══ FRAGMENTO SELECCIONADO

Comentario Pastoral
MARIDOS, ESPOSAS E HIJOS

La celebración litúrgica de la Sagrada Familia no puede reducirse a una conmemoración o a un recuerdo piadoso de una familia que triunfó allí donde muchas otras han fracasado. No puede ser simple contemplación de una familia para tomarla como modelo, ya que todos los hijos no son buenos como Jesús, ni todas las madres son comprensivas como María, ni todos los padres son acogedores como José; pero es una fiesta de gran utilidad, que explica y hace resplandecer el significado profundo del amor familiar humano. De hecho, Dios, a través de la Sagrada Familia, ha dado a todas la posibilidad de encontrar su grandeza y de caminar por la vía de la perfección.

La profecía de Simeón a María, que se lee en el Evangelio de la Misa, «una espada te traspasará el alma», expresa y resume las vicisitudes de dolor y sufrimiento no solo de la Virgen, sino también de las familias cristianas y de toda la humanidad; pero desde la tiniebla del dolor se pasa a la luz del sentido redentor de la vida.

Frente a muchas contestaciones sociológicas y políticas, la fiesta que celebramos recordando a la Familia de Nazaret es una invitación a examinar la situación de nuestras familias desde la experiencia luminosa de la familia de Jesús. No se puede reducir la vida familiar a los problemas actuales de la pareja, perdiendo la perspectiva de la apertura a los valores transcendentes. La familia debe ser siempre un signo transparente del diálogo Dios-hombre.

Maridos, esposas e hijos son la estructura de la familia; el compromiso moral de cada uno debe hacerse desde una óptica común, pero con diferencias específicas. Es verdad que todo debe analizarse según las nuevas coordenadas socio-culturales, para superar una vaga pastoral de la familia. Incluso las tensiones generacionales pueden ser consideradas no como meros fenómenos patológicos, sino como estímulos creativos. Todos tienen derecho a la palabra y todos deben ser capaces de escuchar, porque ninguno tiene respuestas definitivas. Para alcanzar la verdadera libertad humana hay que tratar a los otros como sujetos responsables y no como meros objetos.

════

• REQUISITOS DEL EJERCICIO: Copia al pie de la letra el pasaje del comentario sobre la Sagrada Familia que comienza en "La profecía de" y continúa hasta "del diálogo Dios-hombre.".

══ DATOS REGISTRADOS

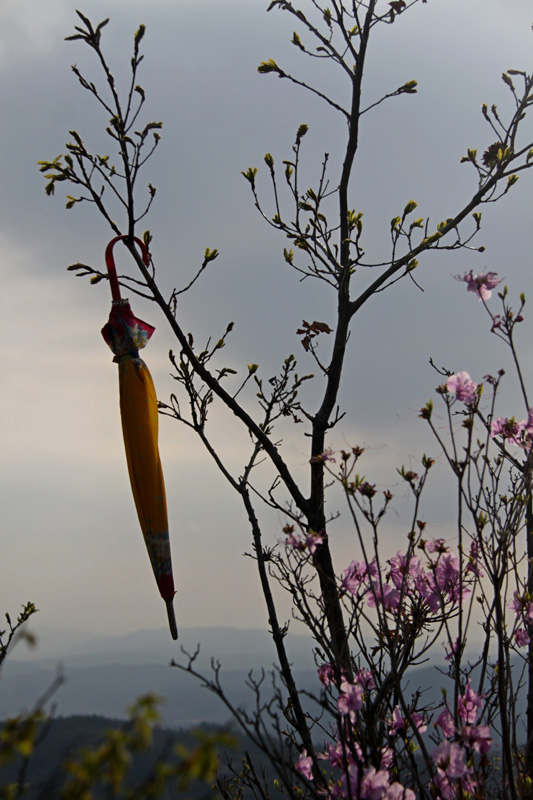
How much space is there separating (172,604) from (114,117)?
2.63m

════

• RESULTADO:
La profecía de Simeón a María, que se lee en el Evangelio de la Misa, «una espada te traspasará el alma», expresa y resume las vicisitudes de dolor y sufrimiento no solo de la Virgen, sino también de las familias cristianas y de toda la humanidad; pero desde la tiniebla del dolor se pasa a la luz del sentido redentor de la vida.

Frente a muchas contestaciones sociológicas y políticas, la fiesta que celebramos recordando a la Familia de Nazaret es una invitación a examinar la situación de nuestras familias desde la experiencia luminosa de la familia de Jesús. No se puede reducir la vida familiar a los problemas actuales de la pareja, perdiendo la perspectiva de la apertura a los valores transcendentes. La familia debe ser siempre un signo transparente del diálogo Dios-hombre.